Speech synthesis and recognition systems (TTS, STT): Application in the sound search engine of the university library “svetozar markovic”
Abstract
This paper addresses the topics of speech synthesis technology (text-to-speech — TTS) and speech recognition technology (speech-to-text — STT), with a focus on their application in the sound search engine of the University Library “Svetozar Marković”. The introductory section elaborates on the subject both theoretically and from a historical perspective, starting with mechanical devices from the 18th century, such as Kratzenstein’s vocal tract model from 1779, up to modern systems based on artificial intelligence and deep learning. The development of these technologies for the Serbian language is also mentioned, from the first systems in the mid-1980s to today’s solutions. The paper describes the implementation of a search engine for audio recordings from the University Library’s YouTube channel, which uses Whisper JAX technology for speech recognition, achieving recognition accuracy of over 90%. The processes of metadata collection, speech transcription, data processing, and storage in a Lucene/Solr-based database are described in detail.

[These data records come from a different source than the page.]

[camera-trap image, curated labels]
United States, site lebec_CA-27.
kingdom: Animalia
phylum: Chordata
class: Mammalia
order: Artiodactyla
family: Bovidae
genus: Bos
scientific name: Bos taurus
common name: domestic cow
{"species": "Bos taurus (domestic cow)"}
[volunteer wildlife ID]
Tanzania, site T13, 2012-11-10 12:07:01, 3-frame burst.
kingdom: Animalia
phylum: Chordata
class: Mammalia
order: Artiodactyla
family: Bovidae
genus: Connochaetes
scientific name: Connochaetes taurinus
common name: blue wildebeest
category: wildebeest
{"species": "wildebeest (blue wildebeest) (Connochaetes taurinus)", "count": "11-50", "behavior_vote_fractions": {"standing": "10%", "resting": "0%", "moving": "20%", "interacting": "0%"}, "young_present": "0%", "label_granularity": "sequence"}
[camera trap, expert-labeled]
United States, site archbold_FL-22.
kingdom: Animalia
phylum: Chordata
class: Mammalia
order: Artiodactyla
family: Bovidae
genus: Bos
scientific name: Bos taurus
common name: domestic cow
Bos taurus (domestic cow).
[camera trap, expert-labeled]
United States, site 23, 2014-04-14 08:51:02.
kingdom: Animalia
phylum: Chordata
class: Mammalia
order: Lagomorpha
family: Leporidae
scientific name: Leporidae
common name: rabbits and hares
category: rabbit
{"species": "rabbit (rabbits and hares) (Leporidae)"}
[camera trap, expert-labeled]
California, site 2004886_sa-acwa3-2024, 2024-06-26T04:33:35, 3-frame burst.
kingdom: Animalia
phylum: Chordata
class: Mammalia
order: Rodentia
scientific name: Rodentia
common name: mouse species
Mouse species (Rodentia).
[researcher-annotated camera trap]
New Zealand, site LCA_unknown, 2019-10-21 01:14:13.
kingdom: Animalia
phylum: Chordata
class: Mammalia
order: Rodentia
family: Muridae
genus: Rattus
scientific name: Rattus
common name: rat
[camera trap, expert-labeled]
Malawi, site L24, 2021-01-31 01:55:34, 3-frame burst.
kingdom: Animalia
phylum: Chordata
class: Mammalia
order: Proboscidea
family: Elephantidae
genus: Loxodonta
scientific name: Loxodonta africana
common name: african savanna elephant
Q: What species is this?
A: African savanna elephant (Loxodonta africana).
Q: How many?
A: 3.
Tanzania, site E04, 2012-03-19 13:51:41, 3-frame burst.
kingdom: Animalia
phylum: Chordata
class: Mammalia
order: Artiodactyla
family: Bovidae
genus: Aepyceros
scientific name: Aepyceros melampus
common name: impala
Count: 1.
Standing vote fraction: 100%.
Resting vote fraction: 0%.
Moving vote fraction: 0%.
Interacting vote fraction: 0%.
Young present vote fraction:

The system enables searching transcribed content with support for finding similar words using Levenshtein distance, which increases search efficiency despite possible errors in speech recognition. Challenges such as the lack of temporal subject descriptors in metadata and the dependence of recognition quality on the quality of the source recording are also discussed. The conclusion is that the developed system is a useful tool that facilitates access to the library’s audiovisual content, with plans for further development and expansion of its functionality.